Die Aufnahmen seien oft doppelt schwierig gewesen: Journalistisch schwierig, wenn das Team den Eindruck hatte, von der Protagonistin belogen zu werden. So arbeitet der Film bewusst mit der Spannung zwischen dem, was Tanja und die anderen Personen erzählen, und dem, was die Bilder unmittelbar aussagen. Menschlich schwer zu ertragen sei es indes gewesen, „wenn Tanja wieder mal aus einem Entzug abgehauen war oder mit ihrem Leben gespielt hat“. Solche Situationen habe er nur ausgehalten, weil das kleine Filmteam sich „intensiv ausgetauscht“ hat. „Wir gehörten zu den wenigen, die ihren kompletten Lebens- und Leidensweg kannten.“

Der Film verbirgt nicht, dass das Team versucht hat, der jungen Frau zu helfen - und letztlich wie alle anderen hilflos blieb. Jens Hamann ist überzeugt: „Der Zuschauer soll die Subjektivität des Filmemachers spüren können.“ Das sei ehrlicher, zumal es wirkliche Objektivität immer nur annäherungsweise geben könne. Der Blick, den die Kamera dem Zuschauer eröffnet, ist stets ein gelenkter.

Jens Hamann möchte mit seinen Filmen Sehprozesse bewusst machen. Das Interesse an der Wahrnehmung ist über viele Jahre gewachsen. Als Jugendlicher zog der gebürtige Fuldaer mit seiner ersten selbst gekauften Spiegelreflexkamera los, um durch Fotos die Aufmerksamkeit auf Dinge zu richten, die leicht übersehen werden. Heute gibt er gelegentlich Seminare über „optisches Berichten“ in einer Fortbildungseinrichtung von ARD und ZDF.

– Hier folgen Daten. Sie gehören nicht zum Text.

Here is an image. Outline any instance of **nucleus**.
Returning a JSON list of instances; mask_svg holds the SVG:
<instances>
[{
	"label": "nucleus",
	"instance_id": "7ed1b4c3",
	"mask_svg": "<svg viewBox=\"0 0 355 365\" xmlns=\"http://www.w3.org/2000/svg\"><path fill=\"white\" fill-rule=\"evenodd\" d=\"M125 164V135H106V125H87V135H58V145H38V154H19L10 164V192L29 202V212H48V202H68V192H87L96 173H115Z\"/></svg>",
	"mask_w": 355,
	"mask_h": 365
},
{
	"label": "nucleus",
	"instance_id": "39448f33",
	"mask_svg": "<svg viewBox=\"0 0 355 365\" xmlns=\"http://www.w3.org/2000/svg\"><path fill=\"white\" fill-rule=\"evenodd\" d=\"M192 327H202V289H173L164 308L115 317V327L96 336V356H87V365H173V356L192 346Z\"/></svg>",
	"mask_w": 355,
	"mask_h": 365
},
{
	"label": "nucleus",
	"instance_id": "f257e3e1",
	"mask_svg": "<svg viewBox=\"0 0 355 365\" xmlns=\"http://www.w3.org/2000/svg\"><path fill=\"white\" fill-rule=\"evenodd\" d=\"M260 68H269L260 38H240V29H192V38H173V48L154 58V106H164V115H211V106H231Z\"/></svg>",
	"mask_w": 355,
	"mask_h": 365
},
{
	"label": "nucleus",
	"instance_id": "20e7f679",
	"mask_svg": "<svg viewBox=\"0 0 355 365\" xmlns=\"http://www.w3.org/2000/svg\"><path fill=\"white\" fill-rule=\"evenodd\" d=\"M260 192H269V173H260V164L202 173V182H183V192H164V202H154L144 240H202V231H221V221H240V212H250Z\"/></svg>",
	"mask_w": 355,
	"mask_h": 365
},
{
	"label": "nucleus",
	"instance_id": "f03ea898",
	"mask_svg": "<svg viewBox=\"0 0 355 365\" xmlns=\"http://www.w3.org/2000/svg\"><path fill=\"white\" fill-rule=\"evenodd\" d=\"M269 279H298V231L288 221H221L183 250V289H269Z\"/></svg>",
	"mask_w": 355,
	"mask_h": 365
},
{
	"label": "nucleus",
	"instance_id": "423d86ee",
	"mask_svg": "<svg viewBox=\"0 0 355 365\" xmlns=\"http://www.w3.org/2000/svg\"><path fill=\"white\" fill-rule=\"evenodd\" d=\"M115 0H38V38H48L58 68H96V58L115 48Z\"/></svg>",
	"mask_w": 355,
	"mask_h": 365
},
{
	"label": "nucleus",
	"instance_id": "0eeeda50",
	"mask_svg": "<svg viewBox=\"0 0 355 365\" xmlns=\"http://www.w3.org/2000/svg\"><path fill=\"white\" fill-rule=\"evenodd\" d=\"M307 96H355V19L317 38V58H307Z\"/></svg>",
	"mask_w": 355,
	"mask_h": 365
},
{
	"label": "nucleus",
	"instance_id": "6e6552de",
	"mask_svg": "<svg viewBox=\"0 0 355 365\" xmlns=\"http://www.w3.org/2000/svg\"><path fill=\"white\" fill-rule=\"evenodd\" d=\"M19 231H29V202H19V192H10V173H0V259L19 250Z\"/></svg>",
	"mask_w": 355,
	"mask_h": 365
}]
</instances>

Zum Film kam er eher zufällig. Nach seinem Wehrdienst, in dem er als Fotograf in einer Pressestelle der Bundeswehr arbeitete, studierte Hamann an der Kölner Fachhochschule Fotoingenieurwesen. „Dort sah ich einen Aushang: Eine Filmproduktion mit Schwerpunkt Tierfilm suchte einen Kameramann.“ Diese Firma saß in Herkenrath. Ihr Chef Bodo Ulrich gab dem jungen Mann eine Chance. „Für mich war es ein Sprung ins kalte Wasser und der Einstieg in die Fernsehbranche“, sagt Hamann rückblickend.

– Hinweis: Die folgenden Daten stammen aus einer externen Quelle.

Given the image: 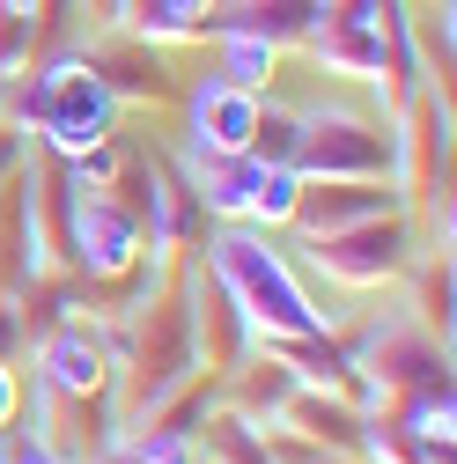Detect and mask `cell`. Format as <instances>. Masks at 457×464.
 I'll use <instances>...</instances> for the list:
<instances>
[{
  "instance_id": "1",
  "label": "cell",
  "mask_w": 457,
  "mask_h": 464,
  "mask_svg": "<svg viewBox=\"0 0 457 464\" xmlns=\"http://www.w3.org/2000/svg\"><path fill=\"white\" fill-rule=\"evenodd\" d=\"M199 266L237 295V310L251 317L258 339H310V332H332L303 266L288 258V237L273 228H251V221H214L199 237Z\"/></svg>"
},
{
  "instance_id": "2",
  "label": "cell",
  "mask_w": 457,
  "mask_h": 464,
  "mask_svg": "<svg viewBox=\"0 0 457 464\" xmlns=\"http://www.w3.org/2000/svg\"><path fill=\"white\" fill-rule=\"evenodd\" d=\"M288 258L303 266L310 295H317V287H332V295H384V287H398L406 266L421 258L413 207H406V214L355 221V228H332V237H317V244H296V237H288Z\"/></svg>"
},
{
  "instance_id": "3",
  "label": "cell",
  "mask_w": 457,
  "mask_h": 464,
  "mask_svg": "<svg viewBox=\"0 0 457 464\" xmlns=\"http://www.w3.org/2000/svg\"><path fill=\"white\" fill-rule=\"evenodd\" d=\"M303 111V140H296V178H384L391 162V140H384V119L369 111V96H325V103H296Z\"/></svg>"
},
{
  "instance_id": "4",
  "label": "cell",
  "mask_w": 457,
  "mask_h": 464,
  "mask_svg": "<svg viewBox=\"0 0 457 464\" xmlns=\"http://www.w3.org/2000/svg\"><path fill=\"white\" fill-rule=\"evenodd\" d=\"M30 383L52 398V413L111 398V339H103V317L82 310V317H67V324L37 332V339H30Z\"/></svg>"
},
{
  "instance_id": "5",
  "label": "cell",
  "mask_w": 457,
  "mask_h": 464,
  "mask_svg": "<svg viewBox=\"0 0 457 464\" xmlns=\"http://www.w3.org/2000/svg\"><path fill=\"white\" fill-rule=\"evenodd\" d=\"M178 287H185V310H192V339H199V369H214V376H237L251 354H258V332H251V317L237 310V295L199 266V251H185L178 258Z\"/></svg>"
},
{
  "instance_id": "6",
  "label": "cell",
  "mask_w": 457,
  "mask_h": 464,
  "mask_svg": "<svg viewBox=\"0 0 457 464\" xmlns=\"http://www.w3.org/2000/svg\"><path fill=\"white\" fill-rule=\"evenodd\" d=\"M376 214H406V192H398L391 178H303L288 237L317 244V237H332V228H355V221H376Z\"/></svg>"
},
{
  "instance_id": "7",
  "label": "cell",
  "mask_w": 457,
  "mask_h": 464,
  "mask_svg": "<svg viewBox=\"0 0 457 464\" xmlns=\"http://www.w3.org/2000/svg\"><path fill=\"white\" fill-rule=\"evenodd\" d=\"M89 52V67L103 74V89L119 96V103H178V67H170V44H148L133 30H103Z\"/></svg>"
},
{
  "instance_id": "8",
  "label": "cell",
  "mask_w": 457,
  "mask_h": 464,
  "mask_svg": "<svg viewBox=\"0 0 457 464\" xmlns=\"http://www.w3.org/2000/svg\"><path fill=\"white\" fill-rule=\"evenodd\" d=\"M178 103H185V140L192 148H251V126H258L251 89H228L221 74H199L192 89H178Z\"/></svg>"
},
{
  "instance_id": "9",
  "label": "cell",
  "mask_w": 457,
  "mask_h": 464,
  "mask_svg": "<svg viewBox=\"0 0 457 464\" xmlns=\"http://www.w3.org/2000/svg\"><path fill=\"white\" fill-rule=\"evenodd\" d=\"M317 8H325V0H214V30H228V37H266V44H280V52H296V44L310 37Z\"/></svg>"
},
{
  "instance_id": "10",
  "label": "cell",
  "mask_w": 457,
  "mask_h": 464,
  "mask_svg": "<svg viewBox=\"0 0 457 464\" xmlns=\"http://www.w3.org/2000/svg\"><path fill=\"white\" fill-rule=\"evenodd\" d=\"M288 398H296V369L280 362L266 339H258V354L237 376H221V405H228V413H244V420H258V428L280 420V405H288Z\"/></svg>"
},
{
  "instance_id": "11",
  "label": "cell",
  "mask_w": 457,
  "mask_h": 464,
  "mask_svg": "<svg viewBox=\"0 0 457 464\" xmlns=\"http://www.w3.org/2000/svg\"><path fill=\"white\" fill-rule=\"evenodd\" d=\"M119 30H133L148 44L214 37V0H119Z\"/></svg>"
},
{
  "instance_id": "12",
  "label": "cell",
  "mask_w": 457,
  "mask_h": 464,
  "mask_svg": "<svg viewBox=\"0 0 457 464\" xmlns=\"http://www.w3.org/2000/svg\"><path fill=\"white\" fill-rule=\"evenodd\" d=\"M384 428L398 435V442H435V450H450V420H457V405H450V383H421V391H398L391 405H384Z\"/></svg>"
},
{
  "instance_id": "13",
  "label": "cell",
  "mask_w": 457,
  "mask_h": 464,
  "mask_svg": "<svg viewBox=\"0 0 457 464\" xmlns=\"http://www.w3.org/2000/svg\"><path fill=\"white\" fill-rule=\"evenodd\" d=\"M280 60H288V52H280V44H266V37H228V30H214V74H221L228 89L273 96V82H280Z\"/></svg>"
},
{
  "instance_id": "14",
  "label": "cell",
  "mask_w": 457,
  "mask_h": 464,
  "mask_svg": "<svg viewBox=\"0 0 457 464\" xmlns=\"http://www.w3.org/2000/svg\"><path fill=\"white\" fill-rule=\"evenodd\" d=\"M199 457H207V464H273L266 428H258V420H244V413H228V405L199 428Z\"/></svg>"
},
{
  "instance_id": "15",
  "label": "cell",
  "mask_w": 457,
  "mask_h": 464,
  "mask_svg": "<svg viewBox=\"0 0 457 464\" xmlns=\"http://www.w3.org/2000/svg\"><path fill=\"white\" fill-rule=\"evenodd\" d=\"M296 140H303V111L258 96V126H251V148H244V155H258V162H296Z\"/></svg>"
},
{
  "instance_id": "16",
  "label": "cell",
  "mask_w": 457,
  "mask_h": 464,
  "mask_svg": "<svg viewBox=\"0 0 457 464\" xmlns=\"http://www.w3.org/2000/svg\"><path fill=\"white\" fill-rule=\"evenodd\" d=\"M296 192H303V178L288 162H266V178H258V199H251V228H273V237H288V214H296Z\"/></svg>"
},
{
  "instance_id": "17",
  "label": "cell",
  "mask_w": 457,
  "mask_h": 464,
  "mask_svg": "<svg viewBox=\"0 0 457 464\" xmlns=\"http://www.w3.org/2000/svg\"><path fill=\"white\" fill-rule=\"evenodd\" d=\"M44 52V15H0V89H15Z\"/></svg>"
},
{
  "instance_id": "18",
  "label": "cell",
  "mask_w": 457,
  "mask_h": 464,
  "mask_svg": "<svg viewBox=\"0 0 457 464\" xmlns=\"http://www.w3.org/2000/svg\"><path fill=\"white\" fill-rule=\"evenodd\" d=\"M0 464H74L52 435H37V428H8V442H0Z\"/></svg>"
},
{
  "instance_id": "19",
  "label": "cell",
  "mask_w": 457,
  "mask_h": 464,
  "mask_svg": "<svg viewBox=\"0 0 457 464\" xmlns=\"http://www.w3.org/2000/svg\"><path fill=\"white\" fill-rule=\"evenodd\" d=\"M30 148H37V140H30V133H23L15 119H8V111H0V192H8V185L23 178V162H30Z\"/></svg>"
},
{
  "instance_id": "20",
  "label": "cell",
  "mask_w": 457,
  "mask_h": 464,
  "mask_svg": "<svg viewBox=\"0 0 457 464\" xmlns=\"http://www.w3.org/2000/svg\"><path fill=\"white\" fill-rule=\"evenodd\" d=\"M30 354V317L15 295H0V362H23Z\"/></svg>"
},
{
  "instance_id": "21",
  "label": "cell",
  "mask_w": 457,
  "mask_h": 464,
  "mask_svg": "<svg viewBox=\"0 0 457 464\" xmlns=\"http://www.w3.org/2000/svg\"><path fill=\"white\" fill-rule=\"evenodd\" d=\"M15 420H23V369L0 362V435H8Z\"/></svg>"
},
{
  "instance_id": "22",
  "label": "cell",
  "mask_w": 457,
  "mask_h": 464,
  "mask_svg": "<svg viewBox=\"0 0 457 464\" xmlns=\"http://www.w3.org/2000/svg\"><path fill=\"white\" fill-rule=\"evenodd\" d=\"M0 15H44V0H0Z\"/></svg>"
},
{
  "instance_id": "23",
  "label": "cell",
  "mask_w": 457,
  "mask_h": 464,
  "mask_svg": "<svg viewBox=\"0 0 457 464\" xmlns=\"http://www.w3.org/2000/svg\"><path fill=\"white\" fill-rule=\"evenodd\" d=\"M406 8H421V0H406Z\"/></svg>"
}]
</instances>
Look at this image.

Bei Ulrich drehte er Tierfilme, Beiträge für Wissenschaftssendungen und für „Die Sendung mit der Maus“. Dann lernte er den Kölner Dokumentarfilmer Dieter Storp kennen. „Er hat mir angeboten, in seine Nachfolge zu treten.“ Jens Hamann nahm das Angebot an und machte sich 1987 selbstständig. Heute arbeitet er als Filmproduzent, Kameramann, Regisseur und Autor für mehrere öffentlich-rechtliche Sender. Er dreht noch immer Beiträge für „Die Maus“, außerdem für „Volle Kanne“ und das „Bilderbuch Deutschland“. Weitere Schwerpunkte sind soziale Dokumentationen, Landschafts- und Naturfilme. „Das Faszinierende an diesem Beruf ist, dass man in Welten hineinschauen kann, mit denen man ansonsten nichts zu tun hat.“

Am 17. April wird in der ARD-Reihe „Bilderbuch Deutschland“ eine Folge von Jens Hamann über eine „Route der Industriekultur“ zu sehen.

Zum Film „Süchtig - Protokoll einer Hilflosigkeit“ hat Sabine Braun ein Buch geschrieben. Es ist über Jens Hamann erhältlich.